[Alardus Auletius]
AULETIUS (Alardus), geboren te Leeuwarden of, volgens anderen, te Docknm, omtrent het jaar 1545, uit onbemiddelde ouders, werd te Leeuwarden ter Latijnsche schole gezonden, waar hij zich van het ambt van Claviger dier scholen onderhield. Na hier twaalf jaren te hebben doorgebragt, werd hij Gouverneur bij eeninige edellieden, die op het land woonden, en wier zonen hij op hunne buitenlandsche reizen vergezelde, ten einde hun in hunne studiën behulpzaam te zijn. Inmiddels bleef hij zelf zijne studiën voortzetten met dat gevolg dat hij in den vreemde - waar vindt men niet opgeteekend - tot Doctor in de Geneeskunde bevorderd werd.
In het vaderland teruggekeerd werd hij aldra Rector der Latijnsche scholen te Dockum, van waar hij, waarschijnlijk in 1589, tot Hoogleeraar in de Geneeskunde te Franeker werd beroepen, welk ambt hij, tot aan zijn overlijden, den 21 Januarij 1606, met veel bekwaamheid heeft waargenomen.
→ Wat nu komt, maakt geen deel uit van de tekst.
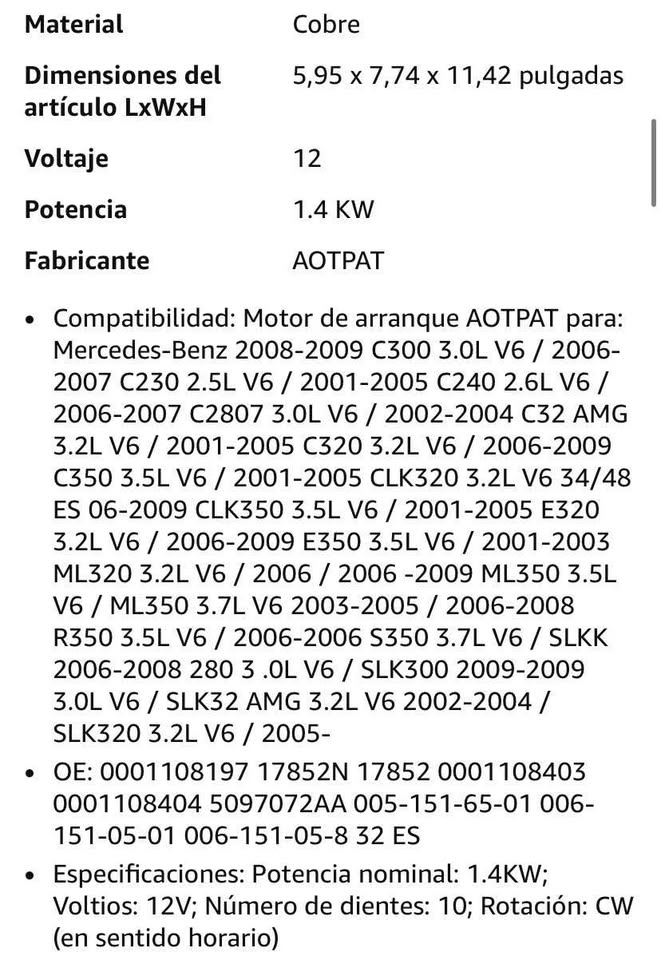 | | |
|---|---|
| **Material** | Cobre |
| **Dimensiones del artículo LxWxH** | 5,95 x 7,74 x 11,42 pulgadas |
| **Voltaje** | 12 |
| **Potencia** | 1.4 KW |
| **Fabricante** | AOTPAT |

• Compatibilidad: Motor de arranque AOTPAT para: Mercedes-Benz 2008-2009 C300 3.0L V6 / 2006-2007 C230 2.5L V6 / 2001-2005 C240 2.6L V6 / 2006-2007 C2807 3.0L V6 / 2002-2004 C32 AMG 3.2L V6 / 2001-2005 C320 3.2L V6 / 2006-2009 C350 3.5L V6 / 2001-2005 CLK320 3.2L V6 34/48 ES 06-2009 CLK350 3.5L V6 / 2001-2005 E320 3.2L V6 / 2006-2009 E350 3.5L V6 / 2001-2003 ML320 3.2L V6 / 2006 / 2006 -2009 ML350 3.5L V6 / ML350 3.7L V6 2003-2005 / 2006-2008 R350 3.5L V6 / 2006-2006 S350 3.7L V6 / SLKK 2006-2008 280 3 .0L V6 / SLK300 2009-2009 3.0L V6 / SLK32 AMG 3.2L V6 2002-2004 / SLK320 3.2L V6 / 2005-

• OE: 0001108197 17852N 17852 0001108403 0001108404 5097072AA 005-151-65-01 006-151-05-01 006-151-05-8 32 ES

• Especificaciones: Potencia nominal: 1.4KW; Voltios: 12V; Número de dientes: 10; Rotación: CW (en sentido horario)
Voor zoo veel bekend is heeft hij slechts eene verhandeling in het licht gezonden, onder den titel:
Monitio ad Illustr. Ord. Frisiae de reformanda Praxi Medica, Franeq. 1603. 4o.
Of hij bij zijne huisvrouw, Engel Cremers of Cramers, kinderen heeft nagelaten, vindt men niet vermeld.
Zie Vriemoet, Athen. Frisiac., pag. 70-72; Chalmot, Biogr. Woordenb.